CPI Assam demands immediate halt to ‘inhumane’ eviction drives
Eviction must be done through Supreme Court guidelines & evictees must be rehabilitated, it said;
A file image of an eviction drive in progress in Dhubri (AT Photo)
Nazira, July 18: Assam CPI secretary Kanak Gogoi has asked the Himanta Biswa Sarma-led government to immediately stop the “inhumane and barbaric” eviction drives being carried out in various places of the State, saying that if people are to be evicted, it should be done as per the Supreme Court guidelines and by making alternative arrangements for rehabilitation of the evictees.
Addressing a press conference in Nazira on Tuesday, Gogoi said that if the evicted people have been identified as Bangladesh nationals, they should be pushed back through a repatriation treaty with the neighbouring country.
“What the Chief Minister is doing is self-contradictory because his government has given a one-time assistance of Rs 50,000 and one-and-a-half kathas of land each to the evicted people.

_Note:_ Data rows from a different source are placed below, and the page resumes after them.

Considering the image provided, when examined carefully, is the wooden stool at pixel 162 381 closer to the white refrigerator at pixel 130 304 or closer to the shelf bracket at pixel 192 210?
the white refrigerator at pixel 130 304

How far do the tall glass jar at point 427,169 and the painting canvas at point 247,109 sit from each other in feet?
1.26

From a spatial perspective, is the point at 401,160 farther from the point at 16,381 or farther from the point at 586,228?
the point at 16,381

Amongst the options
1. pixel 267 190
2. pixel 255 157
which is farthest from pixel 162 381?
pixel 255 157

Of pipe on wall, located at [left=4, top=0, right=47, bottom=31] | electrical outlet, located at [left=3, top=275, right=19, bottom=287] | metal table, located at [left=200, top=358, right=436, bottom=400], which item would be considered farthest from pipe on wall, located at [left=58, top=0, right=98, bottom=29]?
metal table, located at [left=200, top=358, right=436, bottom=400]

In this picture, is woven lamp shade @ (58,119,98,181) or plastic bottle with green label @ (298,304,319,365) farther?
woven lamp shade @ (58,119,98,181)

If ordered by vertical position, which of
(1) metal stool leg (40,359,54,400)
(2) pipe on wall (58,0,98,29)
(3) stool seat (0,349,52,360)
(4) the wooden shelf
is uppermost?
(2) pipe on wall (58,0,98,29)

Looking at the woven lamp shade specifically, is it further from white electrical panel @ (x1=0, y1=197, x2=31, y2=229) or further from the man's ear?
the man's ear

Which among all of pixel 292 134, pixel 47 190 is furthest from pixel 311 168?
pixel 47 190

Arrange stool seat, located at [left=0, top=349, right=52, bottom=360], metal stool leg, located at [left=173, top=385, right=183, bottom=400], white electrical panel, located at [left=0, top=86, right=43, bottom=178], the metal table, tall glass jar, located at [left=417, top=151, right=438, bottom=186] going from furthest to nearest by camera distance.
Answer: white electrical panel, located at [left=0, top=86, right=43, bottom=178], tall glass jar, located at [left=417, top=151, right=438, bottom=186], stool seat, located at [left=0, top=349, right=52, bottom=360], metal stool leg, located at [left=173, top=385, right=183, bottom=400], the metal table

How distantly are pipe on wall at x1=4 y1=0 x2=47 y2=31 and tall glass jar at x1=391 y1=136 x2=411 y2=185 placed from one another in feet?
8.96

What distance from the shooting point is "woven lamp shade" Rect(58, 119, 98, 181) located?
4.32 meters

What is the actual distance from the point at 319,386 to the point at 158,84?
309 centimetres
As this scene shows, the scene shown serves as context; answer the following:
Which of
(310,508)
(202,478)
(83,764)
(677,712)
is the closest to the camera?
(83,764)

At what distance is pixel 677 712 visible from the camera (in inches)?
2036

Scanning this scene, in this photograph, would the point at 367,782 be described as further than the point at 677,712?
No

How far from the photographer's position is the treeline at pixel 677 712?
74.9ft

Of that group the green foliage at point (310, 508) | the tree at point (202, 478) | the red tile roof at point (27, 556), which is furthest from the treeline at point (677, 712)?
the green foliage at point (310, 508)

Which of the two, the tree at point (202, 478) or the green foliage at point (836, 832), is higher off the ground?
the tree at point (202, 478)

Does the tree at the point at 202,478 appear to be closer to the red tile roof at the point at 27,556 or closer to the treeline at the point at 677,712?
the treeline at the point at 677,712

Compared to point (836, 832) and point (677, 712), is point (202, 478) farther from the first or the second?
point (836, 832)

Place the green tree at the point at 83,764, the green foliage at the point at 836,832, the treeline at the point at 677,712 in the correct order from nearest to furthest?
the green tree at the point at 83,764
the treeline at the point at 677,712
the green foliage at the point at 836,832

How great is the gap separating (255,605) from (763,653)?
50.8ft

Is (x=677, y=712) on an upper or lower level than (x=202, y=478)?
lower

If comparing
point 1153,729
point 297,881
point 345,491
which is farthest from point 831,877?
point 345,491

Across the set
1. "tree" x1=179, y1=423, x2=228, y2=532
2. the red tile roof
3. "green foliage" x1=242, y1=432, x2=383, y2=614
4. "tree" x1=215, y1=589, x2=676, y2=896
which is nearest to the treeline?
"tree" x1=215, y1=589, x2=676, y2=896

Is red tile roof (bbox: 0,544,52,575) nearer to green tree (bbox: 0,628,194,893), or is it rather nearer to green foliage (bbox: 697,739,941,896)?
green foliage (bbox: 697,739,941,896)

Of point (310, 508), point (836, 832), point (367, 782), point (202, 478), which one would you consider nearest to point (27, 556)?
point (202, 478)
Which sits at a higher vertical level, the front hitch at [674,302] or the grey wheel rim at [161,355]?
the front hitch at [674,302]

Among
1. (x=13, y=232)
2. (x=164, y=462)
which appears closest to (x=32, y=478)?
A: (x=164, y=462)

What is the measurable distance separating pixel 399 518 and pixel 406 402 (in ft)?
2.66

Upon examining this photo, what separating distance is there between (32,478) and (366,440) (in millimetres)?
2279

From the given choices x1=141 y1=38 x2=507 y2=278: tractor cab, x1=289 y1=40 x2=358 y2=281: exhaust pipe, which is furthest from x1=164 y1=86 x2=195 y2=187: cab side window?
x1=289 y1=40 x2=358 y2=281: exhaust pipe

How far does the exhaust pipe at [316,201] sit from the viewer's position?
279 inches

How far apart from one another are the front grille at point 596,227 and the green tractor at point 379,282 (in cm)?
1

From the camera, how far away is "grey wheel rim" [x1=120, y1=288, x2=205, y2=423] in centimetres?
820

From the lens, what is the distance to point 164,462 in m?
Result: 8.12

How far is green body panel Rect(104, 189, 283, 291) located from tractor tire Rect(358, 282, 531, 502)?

Now anyone can understand that the Chief Minister actually wants to hand over the land reclaimed through the eviction drives to Adani, Ambani, and Ramdev,” Gogoi said.
The State CPI leader also strongly opposed the privatisation policy pursued by the Himanta Biswa Sarma-led government and its move to hand over land of Assam to corporate groups. He further demanded that the State government should give land pattas to the indigenous landless people of Assam.
Gogoi urged upon all the Opposition parties in the State to work in unison to defeat the BJP in the next Assembly elections in the State.
The State CPI secretary also severely criticised the government for its recent strikes on the camps of the Paresh Baruah-led faction of the ULFA in Myanmar.
“The government has tried to close the door for talks with the Paresh Baruah-led group of the ULFA by launching attacks on the rebel outfit's camps in Myanmar. The government should not consider the ULFA issue as a law-and-order one. Rather, it should be seen as a political issue,” Gogoi said.